In her turn, Novolan says that customers in Romania come mostly from the retail and FMCG industries. “There is no preferred type of experiential project, because most of the time, there are customized projects especially created to achieve certain objectives. Of course, we can say that engagement, digital devices and technology, as well as interactivity, are common traits for every project. Due to heavy mobile phone usage, people in Romania educate themselves to be able to use more and more sophisticated tools; therefore when they see activations booths, they are no longer reluctant, but keen to experience and to be seen experiencing,” concluded Novolan.
Technology – the Queen of the Game
According to Irina Mateescu, experiential marketing goes beyond a photo contest on a social media network or “subscribe to try our product initiatives first”. Technology will make offline experiences meaningful, by maintaining suspense and exciting a certain target group to discover more.
Moreover, as Novolan points out, today’s technology makes it possible to know more about customers, with or without GDPR. People are spending more and more time on their mobiles, tablets and laptops, and the challenge for brands is to connect with them through all these devices in real time and create campaigns and activations that work both offline, in store, but also across social media, display advertising and e-commerce.
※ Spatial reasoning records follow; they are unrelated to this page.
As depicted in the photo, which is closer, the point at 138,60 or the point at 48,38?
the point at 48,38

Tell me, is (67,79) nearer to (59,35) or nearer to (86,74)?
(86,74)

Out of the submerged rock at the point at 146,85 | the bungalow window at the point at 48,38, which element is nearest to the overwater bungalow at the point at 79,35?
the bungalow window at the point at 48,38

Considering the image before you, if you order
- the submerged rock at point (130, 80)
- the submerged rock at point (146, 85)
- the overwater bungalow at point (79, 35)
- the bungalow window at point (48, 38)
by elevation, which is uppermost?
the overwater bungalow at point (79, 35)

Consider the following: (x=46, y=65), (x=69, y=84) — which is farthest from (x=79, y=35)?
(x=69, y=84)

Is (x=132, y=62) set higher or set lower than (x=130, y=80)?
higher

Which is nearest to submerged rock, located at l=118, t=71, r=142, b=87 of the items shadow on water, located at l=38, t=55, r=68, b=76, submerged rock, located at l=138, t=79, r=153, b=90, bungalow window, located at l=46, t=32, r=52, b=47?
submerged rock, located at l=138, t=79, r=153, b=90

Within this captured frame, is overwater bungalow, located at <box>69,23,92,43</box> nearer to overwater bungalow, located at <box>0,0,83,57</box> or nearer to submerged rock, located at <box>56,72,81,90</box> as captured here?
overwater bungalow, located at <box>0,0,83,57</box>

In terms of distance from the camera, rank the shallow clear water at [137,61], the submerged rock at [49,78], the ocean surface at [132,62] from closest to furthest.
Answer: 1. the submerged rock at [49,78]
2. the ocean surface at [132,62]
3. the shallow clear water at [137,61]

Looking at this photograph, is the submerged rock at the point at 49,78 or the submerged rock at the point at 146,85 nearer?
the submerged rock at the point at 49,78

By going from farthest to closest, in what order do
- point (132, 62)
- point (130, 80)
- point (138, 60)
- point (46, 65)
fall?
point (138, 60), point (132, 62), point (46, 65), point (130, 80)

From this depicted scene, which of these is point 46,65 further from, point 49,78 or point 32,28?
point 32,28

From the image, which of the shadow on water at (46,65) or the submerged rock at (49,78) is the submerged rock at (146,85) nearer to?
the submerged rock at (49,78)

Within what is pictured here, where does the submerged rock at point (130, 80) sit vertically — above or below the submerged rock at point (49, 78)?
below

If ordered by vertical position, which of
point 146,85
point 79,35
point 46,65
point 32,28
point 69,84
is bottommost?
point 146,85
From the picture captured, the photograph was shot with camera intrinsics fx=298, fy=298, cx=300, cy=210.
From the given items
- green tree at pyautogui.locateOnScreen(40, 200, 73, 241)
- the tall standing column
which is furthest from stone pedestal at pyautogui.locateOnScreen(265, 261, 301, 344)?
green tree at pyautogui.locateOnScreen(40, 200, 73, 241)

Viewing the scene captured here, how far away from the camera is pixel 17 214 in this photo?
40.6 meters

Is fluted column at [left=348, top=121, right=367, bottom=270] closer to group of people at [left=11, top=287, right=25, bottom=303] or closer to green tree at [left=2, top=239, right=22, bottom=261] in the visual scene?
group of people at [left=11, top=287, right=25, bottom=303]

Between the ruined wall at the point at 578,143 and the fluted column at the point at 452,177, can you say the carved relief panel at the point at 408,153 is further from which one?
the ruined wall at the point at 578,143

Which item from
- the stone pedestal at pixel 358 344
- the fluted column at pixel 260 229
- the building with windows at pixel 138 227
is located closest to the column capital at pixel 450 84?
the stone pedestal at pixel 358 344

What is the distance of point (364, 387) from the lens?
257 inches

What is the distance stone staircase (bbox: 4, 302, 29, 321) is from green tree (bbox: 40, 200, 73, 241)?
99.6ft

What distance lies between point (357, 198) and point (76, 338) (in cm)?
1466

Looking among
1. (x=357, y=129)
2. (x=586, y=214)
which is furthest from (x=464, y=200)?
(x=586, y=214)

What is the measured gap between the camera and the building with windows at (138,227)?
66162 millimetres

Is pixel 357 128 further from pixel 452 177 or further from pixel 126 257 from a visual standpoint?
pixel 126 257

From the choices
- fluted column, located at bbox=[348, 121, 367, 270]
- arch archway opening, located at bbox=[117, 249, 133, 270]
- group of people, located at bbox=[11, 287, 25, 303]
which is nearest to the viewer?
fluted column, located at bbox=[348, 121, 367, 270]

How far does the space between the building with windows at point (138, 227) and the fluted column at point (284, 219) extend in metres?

“We have to keep in mind that more than 80 percent of shoppers research online before making a purchase. That’s a lot to lose if you’re not online at the right time! What I personally like a lot about technology is that it is also continuously improving customization. We have to segment our visitors and show them relevant info or they’re gone fast. Of course, for the future, we’ll also see more and more business leveraging artificial intelligence, machine learning or chatbots, but until then, I think we should concentrate on what we already have right now and value to the maximum the great potential offered by digital devices,” concluded the Syscom Digital representative.
It all comes down to technology that makes everything evolve and grow, but as the McCann PR representative points out, even if everything is smart today – smart communication with smart devices, smart learning, smart branding and so on – the smartest thing you can do is not let technology outsmart you.